>> START LISTED RECORDS

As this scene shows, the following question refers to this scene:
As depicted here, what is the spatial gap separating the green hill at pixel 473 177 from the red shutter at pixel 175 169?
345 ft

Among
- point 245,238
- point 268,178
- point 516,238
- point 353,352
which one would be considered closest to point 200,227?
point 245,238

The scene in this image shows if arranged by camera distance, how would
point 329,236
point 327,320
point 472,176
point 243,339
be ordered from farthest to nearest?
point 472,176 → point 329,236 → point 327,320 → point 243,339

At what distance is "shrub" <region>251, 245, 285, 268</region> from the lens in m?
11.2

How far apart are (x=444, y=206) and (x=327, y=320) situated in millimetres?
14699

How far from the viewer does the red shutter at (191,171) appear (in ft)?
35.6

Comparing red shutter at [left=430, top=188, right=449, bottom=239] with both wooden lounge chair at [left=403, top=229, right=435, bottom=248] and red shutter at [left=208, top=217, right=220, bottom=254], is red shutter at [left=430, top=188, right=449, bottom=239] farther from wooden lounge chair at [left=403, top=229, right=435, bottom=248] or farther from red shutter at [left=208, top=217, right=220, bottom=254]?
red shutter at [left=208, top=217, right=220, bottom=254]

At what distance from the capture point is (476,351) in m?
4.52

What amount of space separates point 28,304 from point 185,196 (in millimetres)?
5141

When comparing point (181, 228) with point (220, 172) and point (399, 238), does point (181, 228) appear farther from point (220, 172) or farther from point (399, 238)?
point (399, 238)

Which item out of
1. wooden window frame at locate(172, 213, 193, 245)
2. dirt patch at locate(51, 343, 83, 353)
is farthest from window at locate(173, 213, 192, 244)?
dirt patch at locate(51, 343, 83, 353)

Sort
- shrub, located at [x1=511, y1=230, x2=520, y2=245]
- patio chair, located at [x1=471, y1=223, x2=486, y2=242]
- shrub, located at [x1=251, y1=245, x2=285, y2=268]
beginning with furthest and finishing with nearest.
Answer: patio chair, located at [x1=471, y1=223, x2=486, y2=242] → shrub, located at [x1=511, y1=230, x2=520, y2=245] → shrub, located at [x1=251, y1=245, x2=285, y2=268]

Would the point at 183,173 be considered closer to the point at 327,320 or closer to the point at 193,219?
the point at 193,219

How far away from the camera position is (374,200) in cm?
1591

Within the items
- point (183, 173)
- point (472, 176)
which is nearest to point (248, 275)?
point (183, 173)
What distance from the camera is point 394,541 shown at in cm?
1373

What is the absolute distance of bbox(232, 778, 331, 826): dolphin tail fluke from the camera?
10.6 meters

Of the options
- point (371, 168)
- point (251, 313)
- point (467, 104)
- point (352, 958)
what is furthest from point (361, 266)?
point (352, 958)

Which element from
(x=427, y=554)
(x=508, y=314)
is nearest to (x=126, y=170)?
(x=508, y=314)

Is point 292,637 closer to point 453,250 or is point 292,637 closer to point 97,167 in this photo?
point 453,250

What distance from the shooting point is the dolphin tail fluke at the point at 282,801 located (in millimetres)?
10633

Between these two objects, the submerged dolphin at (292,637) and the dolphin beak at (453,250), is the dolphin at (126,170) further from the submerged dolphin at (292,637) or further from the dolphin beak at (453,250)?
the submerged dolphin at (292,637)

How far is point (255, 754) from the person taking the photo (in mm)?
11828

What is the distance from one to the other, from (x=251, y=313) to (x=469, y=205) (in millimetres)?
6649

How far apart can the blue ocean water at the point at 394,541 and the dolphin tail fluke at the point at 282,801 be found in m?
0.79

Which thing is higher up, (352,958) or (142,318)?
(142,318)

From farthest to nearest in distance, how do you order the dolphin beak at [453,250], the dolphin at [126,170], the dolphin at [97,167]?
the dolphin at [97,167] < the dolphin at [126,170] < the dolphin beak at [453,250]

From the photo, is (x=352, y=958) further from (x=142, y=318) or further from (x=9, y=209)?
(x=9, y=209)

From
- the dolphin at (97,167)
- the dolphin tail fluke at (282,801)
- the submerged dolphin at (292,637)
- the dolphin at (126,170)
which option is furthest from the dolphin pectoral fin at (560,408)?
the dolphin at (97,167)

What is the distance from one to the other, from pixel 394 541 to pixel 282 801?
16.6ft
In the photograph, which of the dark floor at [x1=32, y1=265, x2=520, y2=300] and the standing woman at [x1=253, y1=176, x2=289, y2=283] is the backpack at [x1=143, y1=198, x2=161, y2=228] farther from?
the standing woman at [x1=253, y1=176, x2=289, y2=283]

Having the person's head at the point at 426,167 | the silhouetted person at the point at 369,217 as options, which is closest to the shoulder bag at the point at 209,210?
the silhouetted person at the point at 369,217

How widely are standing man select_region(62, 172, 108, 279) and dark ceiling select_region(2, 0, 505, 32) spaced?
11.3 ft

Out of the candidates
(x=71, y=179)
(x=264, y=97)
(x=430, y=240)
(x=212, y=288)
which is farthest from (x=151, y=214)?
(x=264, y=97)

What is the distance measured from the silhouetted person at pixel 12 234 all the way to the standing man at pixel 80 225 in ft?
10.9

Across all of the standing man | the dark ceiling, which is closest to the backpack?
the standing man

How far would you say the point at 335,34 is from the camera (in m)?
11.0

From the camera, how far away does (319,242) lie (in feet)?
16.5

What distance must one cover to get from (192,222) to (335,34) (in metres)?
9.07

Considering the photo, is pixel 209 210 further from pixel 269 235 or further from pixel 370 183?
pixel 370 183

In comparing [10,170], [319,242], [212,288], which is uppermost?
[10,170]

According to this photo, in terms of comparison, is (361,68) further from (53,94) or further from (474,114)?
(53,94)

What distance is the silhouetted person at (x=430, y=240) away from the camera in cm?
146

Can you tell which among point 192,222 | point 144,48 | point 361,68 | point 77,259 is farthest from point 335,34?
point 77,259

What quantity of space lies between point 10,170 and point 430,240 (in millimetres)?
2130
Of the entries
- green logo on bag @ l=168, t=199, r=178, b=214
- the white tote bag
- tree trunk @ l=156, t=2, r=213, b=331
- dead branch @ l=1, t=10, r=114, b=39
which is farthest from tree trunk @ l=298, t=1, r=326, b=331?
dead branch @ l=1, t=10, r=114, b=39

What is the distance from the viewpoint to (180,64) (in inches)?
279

>> END LISTED RECORDS

- EXERCISE: Convert every line of the data into a JSON list of strings, one string per line, leaving out blank lines.

- THE COMPLETED TASK:
[
  "As this scene shows, the following question refers to this scene:",
  "As depicted here, what is the spatial gap separating the green hill at pixel 473 177 from the red shutter at pixel 175 169?",
  "345 ft",
  "Among",
  "- point 245,238",
  "- point 268,178",
  "- point 516,238",
  "- point 353,352",
  "which one would be considered closest to point 200,227?",
  "point 245,238",
  "The scene in this image shows if arranged by camera distance, how would",
  "point 329,236",
  "point 327,320",
  "point 472,176",
  "point 243,339",
  "be ordered from farthest to nearest?",
  "point 472,176 → point 329,236 → point 327,320 → point 243,339",
  "At what distance is \"shrub\" <region>251, 245, 285, 268</region> from the lens in m?",
  "11.2",
  "How far apart are (x=444, y=206) and (x=327, y=320) situated in millimetres?",
  "14699",
  "How far from the viewer does the red shutter at (191,171) appear (in ft)?",
  "35.6",
  "Comparing red shutter at [left=430, top=188, right=449, bottom=239] with both wooden lounge chair at [left=403, top=229, right=435, bottom=248] and red shutter at [left=208, top=217, right=220, bottom=254], is red shutter at [left=430, top=188, right=449, bottom=239] farther from wooden lounge chair at [left=403, top=229, right=435, bottom=248] or farther from red shutter at [left=208, top=217, right=220, bottom=254]?",
  "red shutter at [left=208, top=217, right=220, bottom=254]",
  "At what distance from the capture point is (476,351) in m?",
  "4.52",
  "What amount of space separates point 28,304 from point 185,196 (in millimetres)?",
  "5141",
  "When comparing point (181, 228) with point (220, 172) and point (399, 238), does point (181, 228) appear farther from point (220, 172) or farther from point (399, 238)?",
  "point (399, 238)",
  "Which item out of",
  "1. wooden window frame at locate(172, 213, 193, 245)",
  "2. dirt patch at locate(51, 343, 83, 353)",
  "is farthest from window at locate(173, 213, 192, 244)?",
  "dirt patch at locate(51, 343, 83, 353)",
  "Sort",
  "- shrub, located at [x1=511, y1=230, x2=520, y2=245]",
  "- patio chair, located at [x1=471, y1=223, x2=486, y2=242]",
  "- shrub, located at [x1=251, y1=245, x2=285, y2=268]",
  "beginning with furthest and finishing with nearest.",
  "Answer: patio chair, located at [x1=471, y1=223, x2=486, y2=242] → shrub, located at [x1=511, y1=230, x2=520, y2=245] → shrub, located at [x1=251, y1=245, x2=285, y2=268]",
  "Would the point at 183,173 be considered closer to the point at 327,320 or closer to the point at 193,219?",
  "the point at 193,219",
  "How far away from the camera position is (374,200) in cm?",
  "1591",
  "Within the items",
  "- point (183, 173)",
  "- point (472, 176)",
  "which is nearest to point (248, 275)?",
  "point (183, 173)",
  "What distance from the camera is point 394,541 shown at in cm?",
  "1373",
  "What is the absolute distance of bbox(232, 778, 331, 826): dolphin tail fluke from the camera?",
  "10.6 meters",
  "Of the options",
  "- point (371, 168)",
  "- point (251, 313)",
  "- point (467, 104)",
  "- point (352, 958)",
  "what is furthest from point (361, 266)?",
  "point (352, 958)",
  "Which element from",
  "(x=427, y=554)",
  "(x=508, y=314)",
  "is nearest to (x=126, y=170)?",
  "(x=508, y=314)",
  "Is point 292,637 closer to point 453,250 or is point 292,637 closer to point 97,167 in this photo?",
  "point 453,250",
  "What distance from the shooting point is the dolphin tail fluke at the point at 282,801 located (in millimetres)?",
  "10633",
  "Between these two objects, the submerged dolphin at (292,637) and the dolphin beak at (453,250), is the dolphin at (126,170) further from the submerged dolphin at (292,637) or further from the dolphin beak at (453,250)?",
  "the submerged dolphin at (292,637)",
  "How far is point (255, 754) from the person taking the photo (in mm)?",
  "11828",
  "What is the distance from one to the other, from (x=251, y=313) to (x=469, y=205) (in millimetres)?",
  "6649",
  "How far apart can the blue ocean water at the point at 394,541 and the dolphin tail fluke at the point at 282,801 be found in m?",
  "0.79",
  "Which thing is higher up, (352,958) or (142,318)?",
  "(142,318)",
  "From farthest to nearest in distance, how do you order the dolphin beak at [453,250], the dolphin at [126,170], the dolphin at [97,167]?",
  "the dolphin at [97,167] < the dolphin at [126,170] < the dolphin beak at [453,250]",
  "From the photo, is (x=352, y=958) further from (x=142, y=318) or further from (x=9, y=209)?",
  "(x=9, y=209)",
  "From",
  "- the dolphin at (97,167)",
  "- the dolphin tail fluke at (282,801)",
  "- the submerged dolphin at (292,637)",
  "- the dolphin at (126,170)",
  "which option is furthest from the dolphin pectoral fin at (560,408)?",
  "the dolphin at (97,167)",
  "What is the distance from one to the other, from pixel 394 541 to pixel 282 801?",
  "16.6ft",
  "In the photograph, which of the dark floor at [x1=32, y1=265, x2=520, y2=300] and the standing woman at [x1=253, y1=176, x2=289, y2=283] is the backpack at [x1=143, y1=198, x2=161, y2=228] farther from?",
  "the standing woman at [x1=253, y1=176, x2=289, y2=283]",
  "Having the person's head at the point at 426,167 | the silhouetted person at the point at 369,217 as options, which is closest to the shoulder bag at the point at 209,210?",
  "the silhouetted person at the point at 369,217",
  "How widely are standing man select_region(62, 172, 108, 279) and dark ceiling select_region(2, 0, 505, 32) spaced?",
  "11.3 ft",
  "Out of the candidates",
  "(x=71, y=179)",
  "(x=264, y=97)",
  "(x=430, y=240)",
  "(x=212, y=288)",
  "which is farthest from (x=151, y=214)?",
  "(x=264, y=97)",
  "What is the distance measured from the silhouetted person at pixel 12 234 all the way to the standing man at pixel 80 225 in ft?",
  "10.9",
  "Across all of the standing man | the dark ceiling, which is closest to the backpack?",
  "the standing man",
  "How far would you say the point at 335,34 is from the camera (in m)?",
  "11.0",
  "From the camera, how far away does (319,242) lie (in feet)?",
  "16.5",
  "What distance must one cover to get from (192,222) to (335,34) (in metres)?",
  "9.07",
  "Considering the photo, is pixel 209 210 further from pixel 269 235 or further from pixel 370 183?",
  "pixel 370 183",
  "In comparing [10,170], [319,242], [212,288], which is uppermost?",
  "[10,170]",
  "According to this photo, in terms of comparison, is (361,68) further from (53,94) or further from (474,114)?",
  "(53,94)",
  "What distance is the silhouetted person at (x=430, y=240) away from the camera in cm?",
  "146",
  "Can you tell which among point 192,222 | point 144,48 | point 361,68 | point 77,259 is farthest from point 335,34?",
  "point 77,259",
  "What quantity of space lies between point 10,170 and point 430,240 (in millimetres)?",
  "2130",
  "Of the entries",
  "- green logo on bag @ l=168, t=199, r=178, b=214",
  "- the white tote bag",
  "- tree trunk @ l=156, t=2, r=213, b=331",
  "- dead branch @ l=1, t=10, r=114, b=39",
  "which is farthest from tree trunk @ l=298, t=1, r=326, b=331?",
  "dead branch @ l=1, t=10, r=114, b=39",
  "What is the distance from the viewpoint to (180,64) (in inches)?",
  "279"
]